In more than half of the cases (56 percent), survey respondents were aware that they needed treatment of some kind. Seventy-one percent of that group sought treatment on at least one occasion, while 41 percent of the treatment-seeking group received minimally adequate treatment (defined as either regular talk therapy with any professional or pharmacological treatment coupled with regular doctors visits).
According to the the Global Burden of Disease 2010 Study—which is cited in the current paper—major depressive disorder (MDD) ranks as the second leading cause of years lived with disability in the world. According to that study, MDD is the 19th most common disease in the world, and rates as among the most severe, based on the proportion of people with depression that will have it for a relatively long period of time.
“There is an increasing awareness that MDD can be reliably diagnosed and treated in primary care settings using antidepressant medications and/or brief structured psychological therapies, but substantial barriers exist to this care being delivered,” Thornicroft and colleagues write. “These include supply-side factors (for example, policies to invest resources, and consequent scarce mental health services, community, and human resources), as well as demand-side issues (for example, lack of awareness of MDD as a treatable illness, and stigma and social exclusion associated with lower rates of help-seeking).”

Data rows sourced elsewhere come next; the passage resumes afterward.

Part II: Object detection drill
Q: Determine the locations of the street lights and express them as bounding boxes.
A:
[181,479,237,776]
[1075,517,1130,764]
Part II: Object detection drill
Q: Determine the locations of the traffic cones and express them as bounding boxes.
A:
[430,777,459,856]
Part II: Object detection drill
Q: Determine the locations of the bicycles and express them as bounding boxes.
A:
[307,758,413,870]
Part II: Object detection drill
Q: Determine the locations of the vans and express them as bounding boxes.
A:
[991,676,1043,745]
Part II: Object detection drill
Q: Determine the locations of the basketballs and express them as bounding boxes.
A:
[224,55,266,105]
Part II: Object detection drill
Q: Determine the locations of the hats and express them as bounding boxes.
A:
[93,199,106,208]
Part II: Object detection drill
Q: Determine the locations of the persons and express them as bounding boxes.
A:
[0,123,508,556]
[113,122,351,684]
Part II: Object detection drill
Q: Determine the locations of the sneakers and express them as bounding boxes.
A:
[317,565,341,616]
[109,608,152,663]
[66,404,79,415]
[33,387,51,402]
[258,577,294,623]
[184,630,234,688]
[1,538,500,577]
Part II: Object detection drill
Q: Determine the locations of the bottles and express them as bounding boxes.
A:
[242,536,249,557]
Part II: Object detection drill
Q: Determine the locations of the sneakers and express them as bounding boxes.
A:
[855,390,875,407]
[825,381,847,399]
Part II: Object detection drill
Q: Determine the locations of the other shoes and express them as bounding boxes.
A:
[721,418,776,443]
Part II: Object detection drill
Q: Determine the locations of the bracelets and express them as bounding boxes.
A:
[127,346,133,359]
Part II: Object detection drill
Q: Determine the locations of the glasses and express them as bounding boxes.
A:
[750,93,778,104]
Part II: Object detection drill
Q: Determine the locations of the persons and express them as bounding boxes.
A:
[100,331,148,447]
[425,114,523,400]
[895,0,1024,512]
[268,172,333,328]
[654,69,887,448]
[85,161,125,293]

In other words, this is pretty shitty. But hardly surprising.
Also not surprising: “Substantial economic costs are the consequence both for people with MDD and for society, because of low rates of treatment and recovery.”
So, this is mostly more confirmation that a huge treatment gap exists with respect to depression. Part of the treatment gap revealed here is especially vexing. While over half of those with depression believe they need treatment and have access to it, only a small number of them actually seek it out, while an even smaller number adhere to it to the degree that it reaches the threshold of minimally adequate. The study notes that this can trace back to a few things, including the perceived quality of available services and high rates of treatment drop-out.
In all, we’re talking about hundreds of millions of people with depression (there are 350 million in total worldwide) who are suffering when they may be helped by treatment. That shouldn’t really be acceptable.
Finally, in a King’s College statement, Thornicroft offers this: “Providing treatment at the scale required to treat all people with depression is crucial, not only for decreasing disability and death by suicide, but also from a moral and human rights perspective, and to help people to be fully productive members of society.”